§ **Text shown**:
------------------------------------
Filesystem as the integration layer
Rather than a custom message bus, the design uses paths and markdown notes as the contract between steps:
/scratchpad/holds cross-team context:study_design.md(PI extraction from the paper),data_wrangler_notes.md,statistician_notes.md./data/holds analysis-ready CSVs plus a data dictionary and acquisition log./analysis/holds results, figures, a short summary, and scripts for reproducibility./output/holds the finalmanuscript.md.
The PI prompt spells out a linear workflow: read paper.md → write study design → plan with todos → delegate to the wrangler → review /data/ → delegate to the statistician → review /analysis/ → delegate to the writer → read /output/manuscript.md. That sequence mirrors the human checklist at the top of this article, but the implementation detail is just directory layout plus very explicit delegation instructions (variable names, time ranges, which scratchpad files to read and write).
Prompts encode policy, not code
Behavioral policy lives in agents/manuscript/prompts.py as large system strings—for example, the data wrangler is told to prefer public sources, to document synthetic data if real open data cannot be obtained, and to log API limitations; the statistician is given concrete conventions for run_python (imports at top, plt.savefig(..., dpi=300), report CIs and effect sizes). That keeps the Python surface area small: create_manuscript_agent only creates directories, wires prompts and tools, and returns the graph-ready agent.
Runtime: one CLI, isolated runs
main.py selects a registered agent id (default manuscript), resolves the model from MANUSCRIPT_MODEL (defaulting to anthropic:claude-sonnet-4-6), computes the run workspace via resolve_manuscript_run_workspace (timestamped under workspace/runs/... unless overridden), seeds paper.md from the template, then streams or blocks on the run. Success is reported with a path to output/manuscript.md.
------------------------------------
§ **Work item A**: In the passage on the manuscript agent's design, rewrite the portion from "The PI prompt" up to and including "read and write).", changing "statistician" to "analyst".
§ **Work item B**: Extend the description of the manuscript agent's design, beginning right after its final sentence.
------------------------------------
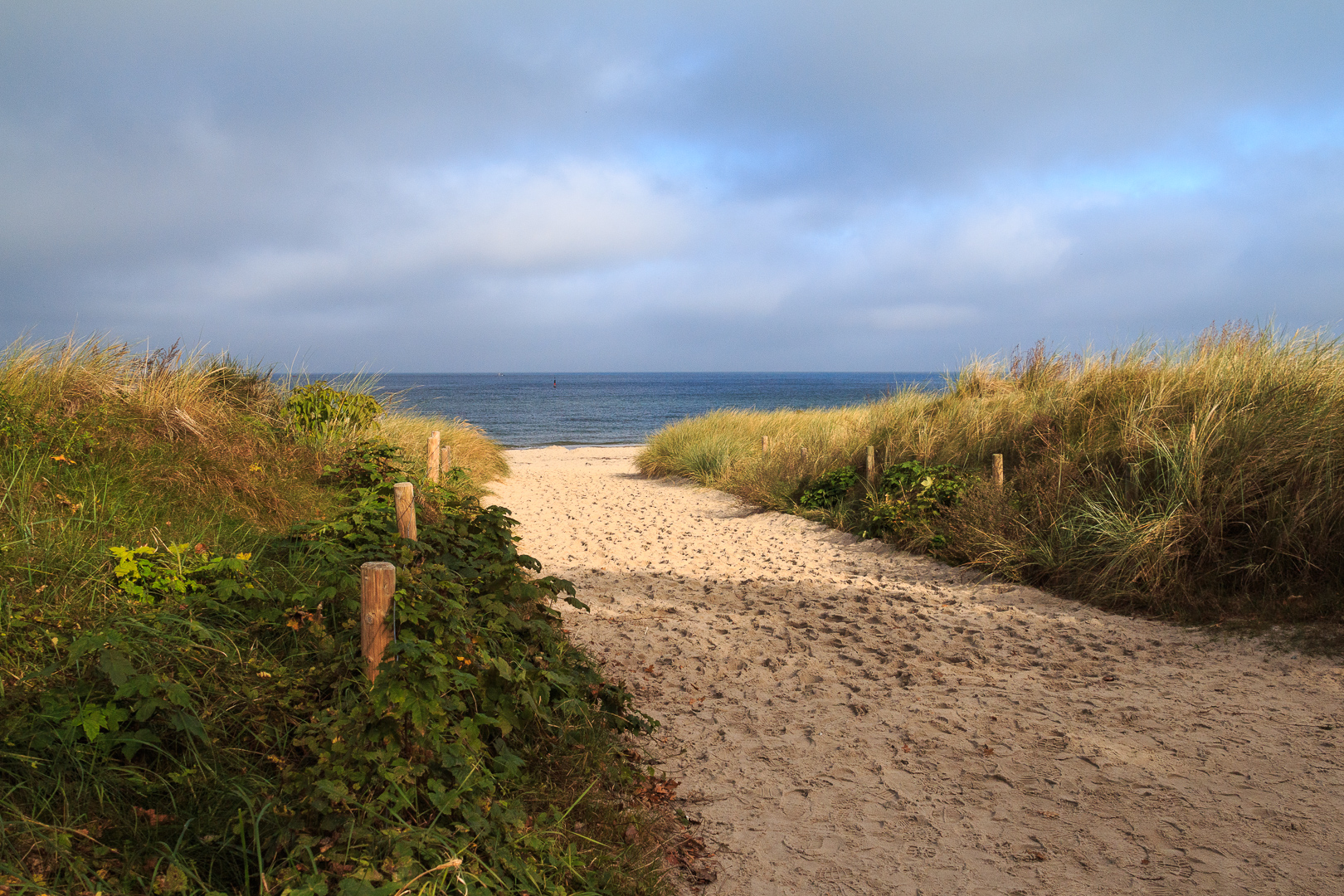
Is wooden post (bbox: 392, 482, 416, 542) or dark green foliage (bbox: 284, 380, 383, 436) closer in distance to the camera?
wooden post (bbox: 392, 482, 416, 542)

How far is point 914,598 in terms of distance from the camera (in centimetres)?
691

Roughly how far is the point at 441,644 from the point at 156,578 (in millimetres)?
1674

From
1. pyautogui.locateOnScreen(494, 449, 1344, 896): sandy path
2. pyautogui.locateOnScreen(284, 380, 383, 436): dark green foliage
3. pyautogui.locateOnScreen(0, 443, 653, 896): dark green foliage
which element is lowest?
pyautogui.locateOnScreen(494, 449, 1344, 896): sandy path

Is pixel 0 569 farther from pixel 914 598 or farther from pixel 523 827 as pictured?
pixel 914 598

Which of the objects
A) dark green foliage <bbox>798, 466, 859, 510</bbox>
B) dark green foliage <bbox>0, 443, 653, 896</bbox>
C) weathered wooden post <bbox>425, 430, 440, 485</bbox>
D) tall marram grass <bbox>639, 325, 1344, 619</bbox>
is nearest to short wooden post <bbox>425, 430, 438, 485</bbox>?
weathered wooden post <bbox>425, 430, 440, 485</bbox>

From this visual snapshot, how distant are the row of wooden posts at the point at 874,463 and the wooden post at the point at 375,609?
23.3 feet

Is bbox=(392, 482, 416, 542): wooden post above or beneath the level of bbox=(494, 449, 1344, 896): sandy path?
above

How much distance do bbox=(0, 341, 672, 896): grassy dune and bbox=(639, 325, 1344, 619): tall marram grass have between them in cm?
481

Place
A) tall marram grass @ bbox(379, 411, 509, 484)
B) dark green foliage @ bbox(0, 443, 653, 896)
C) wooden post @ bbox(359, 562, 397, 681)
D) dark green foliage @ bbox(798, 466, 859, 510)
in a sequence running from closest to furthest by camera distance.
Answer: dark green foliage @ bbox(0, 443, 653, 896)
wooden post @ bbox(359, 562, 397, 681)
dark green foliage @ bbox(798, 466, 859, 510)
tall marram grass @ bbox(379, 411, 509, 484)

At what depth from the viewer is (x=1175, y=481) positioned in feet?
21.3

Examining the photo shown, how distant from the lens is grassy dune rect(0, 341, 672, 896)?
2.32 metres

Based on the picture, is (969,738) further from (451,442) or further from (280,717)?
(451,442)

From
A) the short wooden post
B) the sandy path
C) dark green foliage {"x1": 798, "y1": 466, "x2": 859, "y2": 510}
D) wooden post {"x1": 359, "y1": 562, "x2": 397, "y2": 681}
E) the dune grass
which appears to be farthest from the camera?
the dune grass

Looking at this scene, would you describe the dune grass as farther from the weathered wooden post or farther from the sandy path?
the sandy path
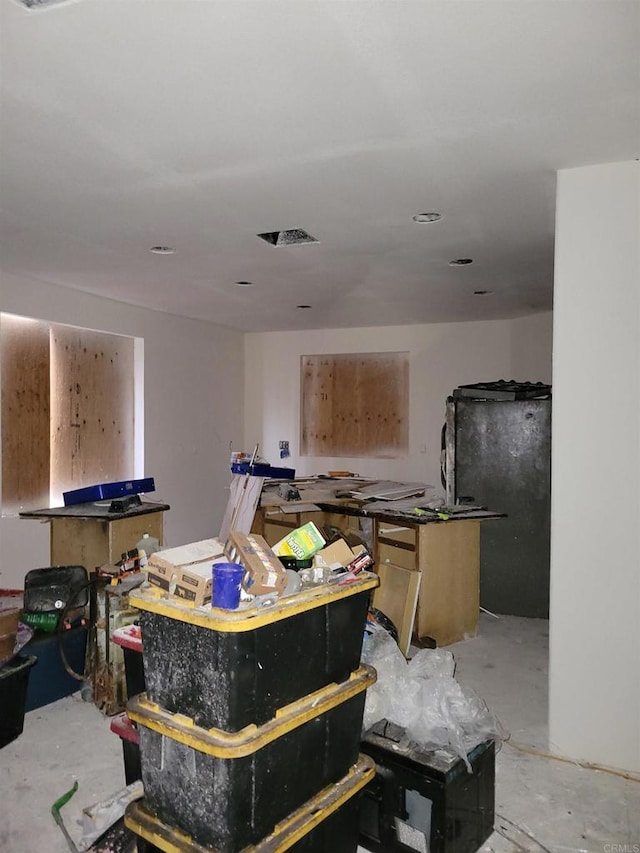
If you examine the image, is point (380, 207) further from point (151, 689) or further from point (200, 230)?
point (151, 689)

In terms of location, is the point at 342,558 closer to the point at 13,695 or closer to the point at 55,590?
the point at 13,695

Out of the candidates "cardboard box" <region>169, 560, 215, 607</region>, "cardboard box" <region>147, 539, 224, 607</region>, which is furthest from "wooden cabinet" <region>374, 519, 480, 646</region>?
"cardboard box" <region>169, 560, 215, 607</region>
------------------------------------
§ **Answer space A**:
The PI prompt spells out a linear workflow: read paper.md → write study design → plan with todos → delegate to the wrangler → review /data/ → delegate to the analyst → review /analysis/ → delegate to the writer → read /output/manuscript.md. That sequence mirrors the human checklist at the top of this article, but the implementation detail is just directory layout plus very explicit delegation instructions (variable names, time ranges, which scratchpad files to read and write).

§ **Answer space B**:
The default user prompt in the registry asks to replicate the analysis in paper.md using publicly available data, exclude retracted work where relevant, and return a finished manuscript—aligned with the original question about reproducing a study across a new time horizon under real-world data constraints.
What I took away
The interesting part for me was not a long list of bespoke tools but whether a small set of primitives—search, executable Python, and a shared tree of files—would be enough for the model to approximate the multi-role workflow a lab would use. The manuscript agent is the most direct test of that: same repo, same tools module, different prompts and subagent graphs for ideation and literature search, which I may write up separately in more detail.
If you want to run or extend it, start from the README in manuscript-research: place your reference paper at workspace/paper.md, configure .env, and run python main.py (or python main.py manuscript "your instructions").